» **Exercise 1**
From the transmission passage, copy the text from "The new gearset" to "the better choice." word for word.
» **Exercise 2**
Decide whether each statement agrees with the transmission passage, answering yes or no and quoting the exact words that settle it: (a) The shiftlight comes on at 7200. (b) The 0.806 fifth gear is called the better choice for US tracks. (c) The added pan and spacer increase capacity by two quarts of oil.

» **Excerpted passage**
The new gearset and 4:30 R&P you hit redline (8000) in 4th at 143mph. My shiftlight comes on at 7200 which is about 129mph. At this speed, 129mph, this leaves the car in the power sweetspot in the lower 5th gear at 5500rpms with the shiftlight coming on at 170mph. So it should still be pulling hard at the end of a typical long straight on a track. For reference I've added the super short 5th gear 0.806 ratio for comparison. Perhaps for the really short time-attack tracks in Japan this might be preferred but for US tracks, some with longer straights, the 0.762 is the better choice.

The second modification, as is with any other component on the car is to improve cooling. In this case, higher grade oil and more of it is the key. To get more into the transmission a bigger pan is in order. I installed a VERY rare SuperNow cooling plate and a 1" pan billet aluminum spacer all bolted down with M8x1.25x55mm stainless hardware. This adds another quart of oil to the capacity.

» **Information shown**
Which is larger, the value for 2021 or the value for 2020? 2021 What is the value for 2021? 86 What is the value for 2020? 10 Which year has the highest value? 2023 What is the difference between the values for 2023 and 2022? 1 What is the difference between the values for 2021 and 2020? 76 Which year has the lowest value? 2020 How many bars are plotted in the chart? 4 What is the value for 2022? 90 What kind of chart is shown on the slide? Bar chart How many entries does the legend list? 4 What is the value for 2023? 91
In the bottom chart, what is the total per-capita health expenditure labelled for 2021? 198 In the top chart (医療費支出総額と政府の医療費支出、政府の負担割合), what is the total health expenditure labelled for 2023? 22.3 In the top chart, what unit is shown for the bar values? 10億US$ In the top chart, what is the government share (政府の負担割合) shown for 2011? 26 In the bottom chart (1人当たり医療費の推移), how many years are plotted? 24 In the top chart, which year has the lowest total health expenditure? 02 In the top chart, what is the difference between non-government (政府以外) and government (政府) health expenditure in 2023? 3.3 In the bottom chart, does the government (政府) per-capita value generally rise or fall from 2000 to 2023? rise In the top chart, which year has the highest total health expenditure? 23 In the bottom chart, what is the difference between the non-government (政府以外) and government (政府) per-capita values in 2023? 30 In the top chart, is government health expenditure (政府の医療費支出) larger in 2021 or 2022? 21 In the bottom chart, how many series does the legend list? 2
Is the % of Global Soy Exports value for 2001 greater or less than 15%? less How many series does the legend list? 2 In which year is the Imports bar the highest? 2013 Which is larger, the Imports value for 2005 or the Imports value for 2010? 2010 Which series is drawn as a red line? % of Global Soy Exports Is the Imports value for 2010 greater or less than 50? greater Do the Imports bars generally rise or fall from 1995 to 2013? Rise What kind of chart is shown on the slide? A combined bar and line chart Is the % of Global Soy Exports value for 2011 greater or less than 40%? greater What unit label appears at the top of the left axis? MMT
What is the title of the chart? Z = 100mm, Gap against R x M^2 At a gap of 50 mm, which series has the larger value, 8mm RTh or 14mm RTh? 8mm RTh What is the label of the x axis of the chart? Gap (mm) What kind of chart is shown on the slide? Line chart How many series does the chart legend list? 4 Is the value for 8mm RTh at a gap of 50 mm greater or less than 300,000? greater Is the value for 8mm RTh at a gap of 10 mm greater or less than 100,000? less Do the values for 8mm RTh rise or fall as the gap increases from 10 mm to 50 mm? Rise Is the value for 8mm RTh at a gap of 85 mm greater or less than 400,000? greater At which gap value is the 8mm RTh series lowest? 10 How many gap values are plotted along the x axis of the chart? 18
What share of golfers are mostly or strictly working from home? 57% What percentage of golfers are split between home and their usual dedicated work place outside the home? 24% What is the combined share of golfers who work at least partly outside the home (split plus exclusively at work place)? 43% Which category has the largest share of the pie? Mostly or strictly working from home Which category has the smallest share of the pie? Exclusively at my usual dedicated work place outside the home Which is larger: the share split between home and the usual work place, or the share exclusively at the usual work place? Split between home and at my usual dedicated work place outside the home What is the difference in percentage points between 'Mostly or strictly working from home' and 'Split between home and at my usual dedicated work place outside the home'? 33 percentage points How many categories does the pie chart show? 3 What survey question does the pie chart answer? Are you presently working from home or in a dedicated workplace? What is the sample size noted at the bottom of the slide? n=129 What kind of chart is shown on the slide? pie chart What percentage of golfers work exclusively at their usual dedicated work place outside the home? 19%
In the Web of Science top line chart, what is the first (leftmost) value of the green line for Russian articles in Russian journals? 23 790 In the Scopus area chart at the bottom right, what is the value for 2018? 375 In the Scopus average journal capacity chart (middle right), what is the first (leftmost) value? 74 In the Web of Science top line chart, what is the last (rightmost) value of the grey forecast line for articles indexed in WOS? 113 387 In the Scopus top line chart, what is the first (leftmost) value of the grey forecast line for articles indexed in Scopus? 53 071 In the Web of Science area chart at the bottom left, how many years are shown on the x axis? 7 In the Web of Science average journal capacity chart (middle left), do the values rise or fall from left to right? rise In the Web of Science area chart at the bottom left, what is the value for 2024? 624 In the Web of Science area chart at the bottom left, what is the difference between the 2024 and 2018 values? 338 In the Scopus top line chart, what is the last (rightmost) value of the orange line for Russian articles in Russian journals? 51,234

» **Expected answer 1**
The new gearset and 4:30 R&P you hit redline (8000) in 4th at 143mph. My shiftlight comes on at 7200 which is about 129mph. At this speed, 129mph, this leaves the car in the power sweetspot in the lower 5th gear at 5500rpms with the shiftlight coming on at 170mph. So it should still be pulling hard at the end of a typical long straight on a track. For reference I've added the super short 5th gear 0.806 ratio for comparison. Perhaps for the really short time-attack tracks in Japan this might be preferred but for US tracks, some with longer straights, the 0.762 is the better choice.

» **Expected answer 2**
(a) Yes: "My shiftlight comes on at 7200 which is about 129mph."
(b) No: "for US tracks, some with longer straights, the 0.762 is the better choice."
(c) No: "This adds another quart of oil to the capacity."